**Task to complete:**
Write out exactly the lines below from the one containing "Mujer feliz con" to the last, both ends kept, and nothing more; skip all pictures.

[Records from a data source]

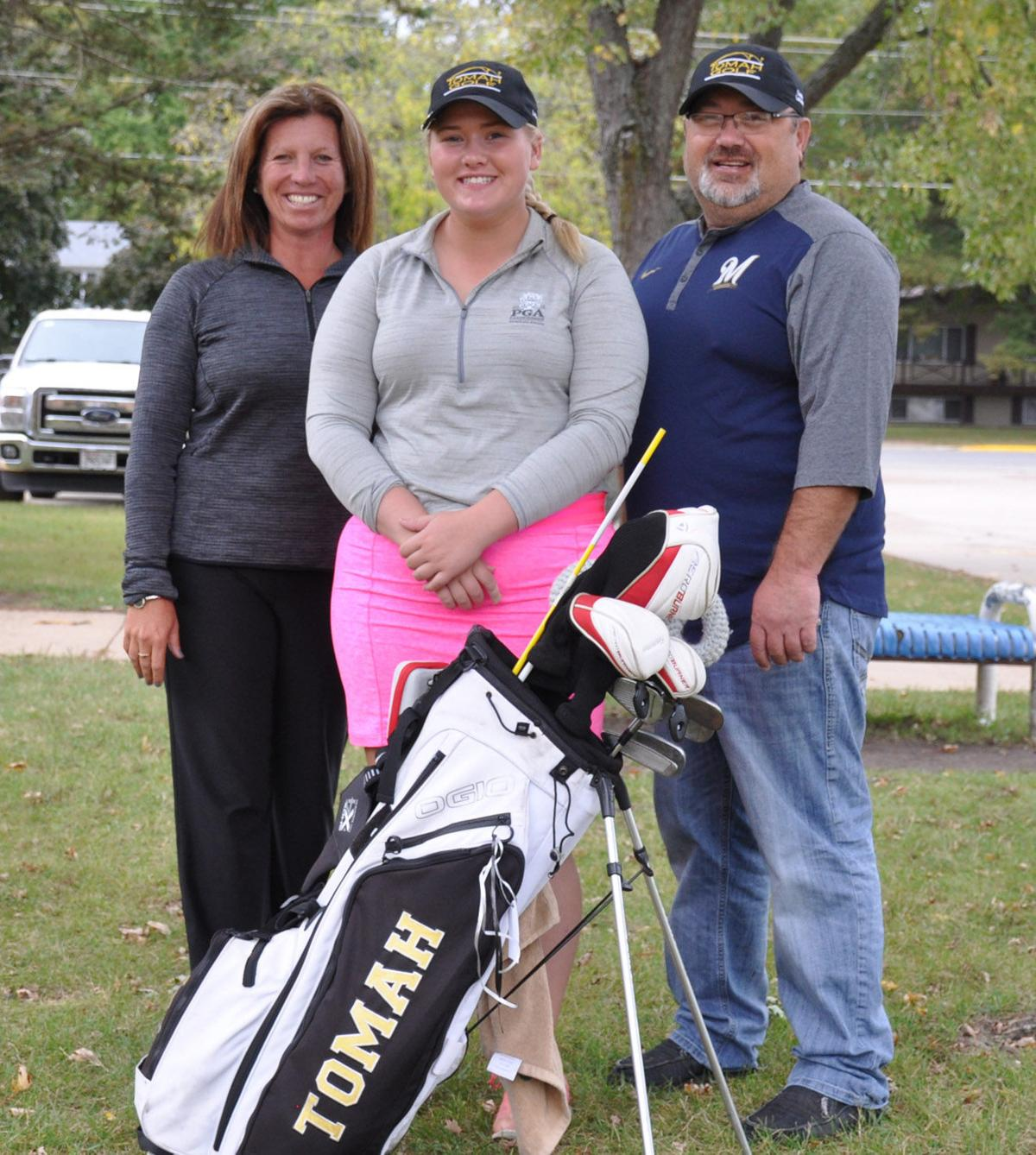 Molly Larsen and coaches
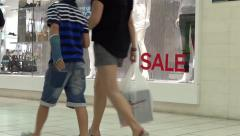 Shopping Mall People - 24 - Vitrine with Sale Sign Stock Footage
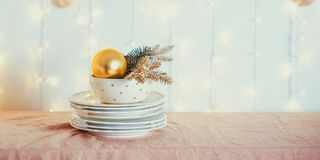 Christmas table setting. Not served white dishes with gold decor and fir-tree on beige tablecloth with blurred lights on the wall. Festive background. Wide royalty free stock photography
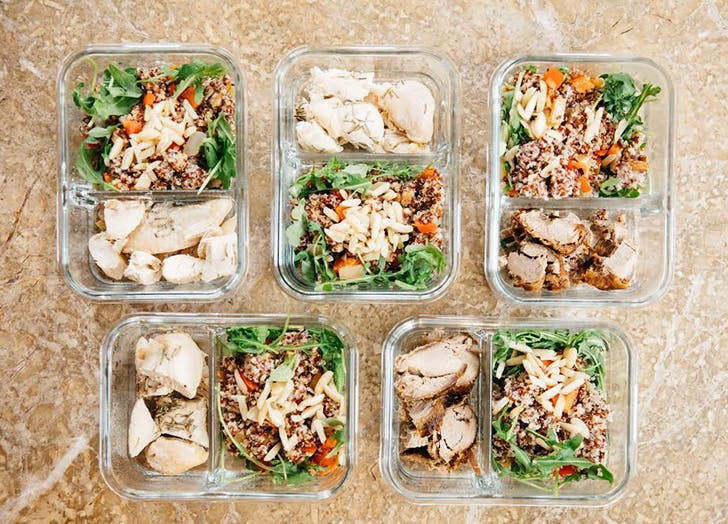 five meal prepped containers of salad and chicken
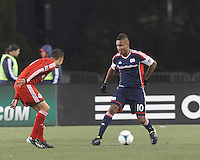 New England Revolution midfielder Juan Agudelo (10) dribbles. In a Major League Soccer (MLS) match, the New England Revolution (blue) defeated Toronto FC (red), 2-0, at Gillette Stadium on May 25, 2013.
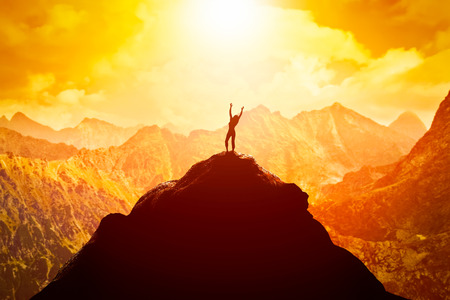 Mujer feliz con las manos arriba en el pico de la montaña disfrutando del éxito, la libertad y el futuro brillante.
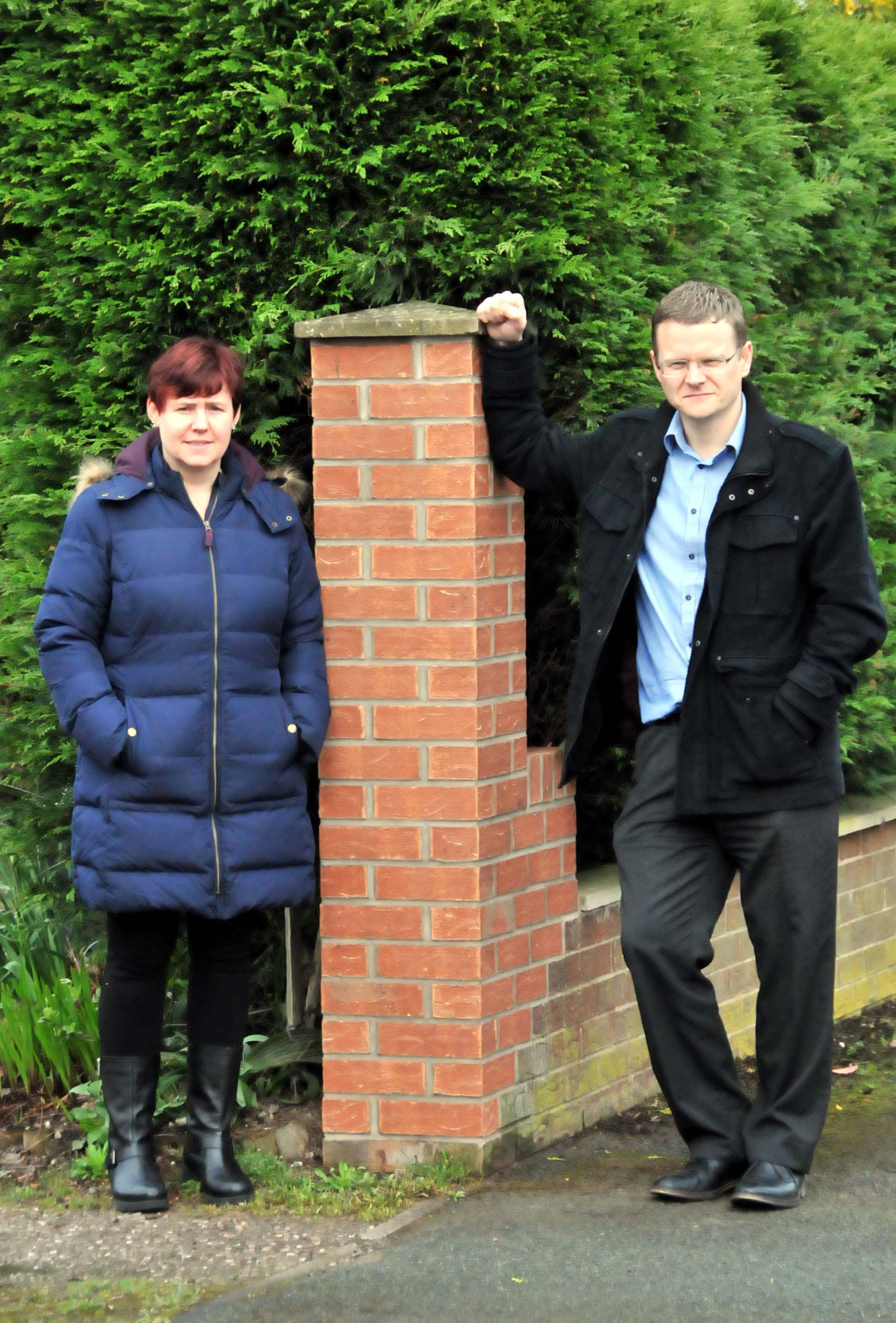 Mr and Mrs James next to the rebuilt gatepost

**Task output:**
 Mujer feliz con las manos arriba en el pico de la montaña disfrutando del éxito, la libertad y el futuro brillante.
 Mr and Mrs James next to the rebuilt gatepost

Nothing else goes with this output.